Analyzer components (tokenizer, filters) in Elasticsearch - Time & Space Complexity
When Elasticsearch analyzes text, it breaks it into parts using tokenizers and filters. Understanding how long this takes helps us know how fast searches and indexing will be.
We want to see how the time to analyze text grows as the text gets longer.
Analyze the time complexity of the following analyzer configuration.
{
"settings": {
"analysis": {
"analyzer": {
"my_analyzer": {
"type": "custom",
"tokenizer": "standard",
"filter": ["lowercase", "stop"]
}
}
}
}
}
This analyzer splits text into words, makes them lowercase, and removes common stop words.

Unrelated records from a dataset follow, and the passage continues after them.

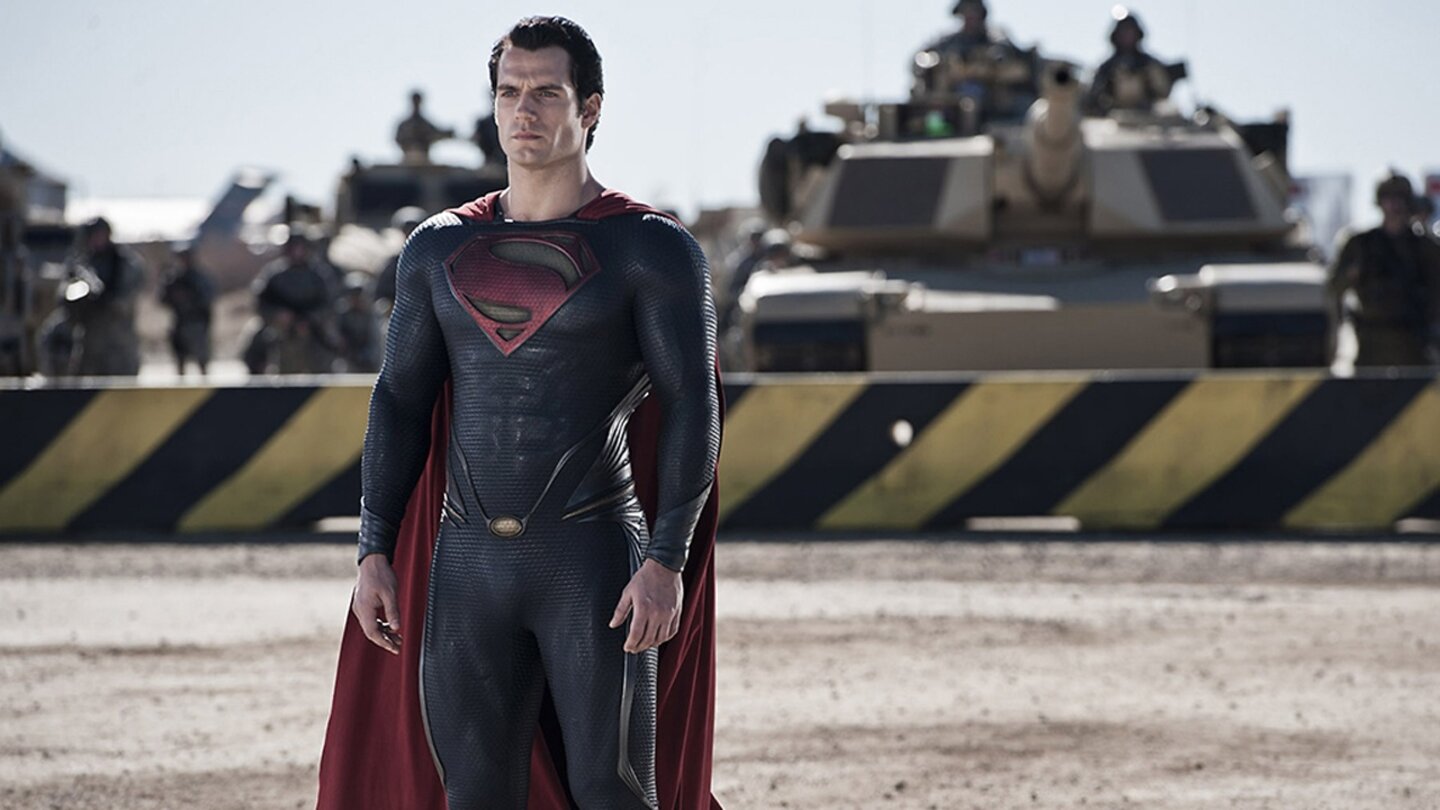 Man of SteelMenschenwaffen können Superman nichts anhaben, zum Glück kämpft der Mann aus Stahl im Film aber gegen einen gleichwertigen Gegner.
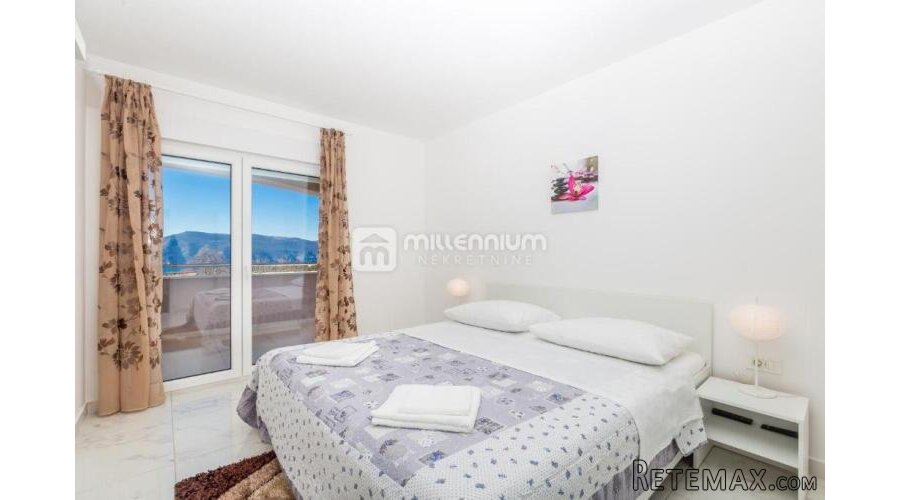 Otok Krk, Linardići, samostojeća kuća, 170m2, bazen - 4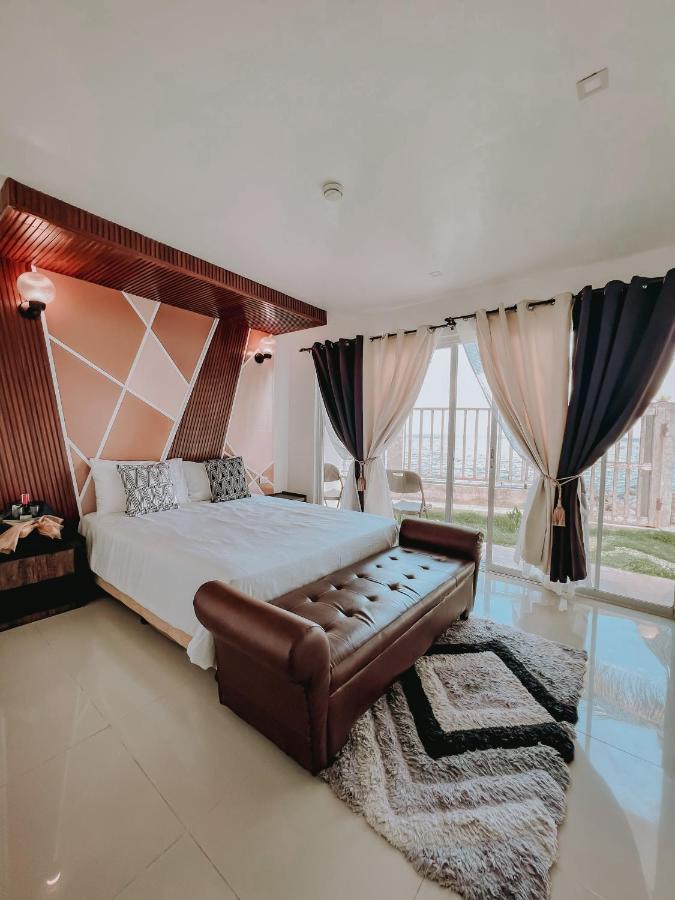 A Villas Resort & Restaurant Zamboanguita  Bagian luar foto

Look at what repeats as the text grows.
- Primary operation: Tokenizing the text into words.
- How many times: Once per word in the input text.

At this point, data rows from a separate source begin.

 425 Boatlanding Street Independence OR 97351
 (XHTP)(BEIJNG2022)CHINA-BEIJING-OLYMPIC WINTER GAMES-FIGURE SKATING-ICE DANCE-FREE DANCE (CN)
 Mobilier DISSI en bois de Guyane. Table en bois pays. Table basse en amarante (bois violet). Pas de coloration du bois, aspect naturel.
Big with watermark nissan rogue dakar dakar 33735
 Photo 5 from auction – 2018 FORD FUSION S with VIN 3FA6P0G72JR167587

- Additional operations: Each token passes through filters like lowercase and stop word removal, also once per token.
As the text gets longer, the number of words grows roughly in proportion.
| Input Size (words) | Approx. Operations |
|---|---|
| 10 | About 10 tokenizations + 20 filter passes |
| 100 | About 100 tokenizations + 200 filter passes |
| 1000 | About 1000 tokenizations + 2000 filter passes |
Pattern observation: The work grows directly with the number of words in the text.
Time Complexity: O(n)
This means the time to analyze text grows in a straight line with the number of words.
[X] Wrong: "Adding more filters will multiply the time by the number of filters squared."
[OK] Correct: Each filter processes tokens one by one, so total time grows linearly with tokens and filters, not squared.
Knowing how analyzers scale helps you explain performance in search systems. It shows you understand how text processing affects speed, a useful skill in many jobs.
What if we changed the tokenizer to a more complex one that splits text differently? How would the time complexity change?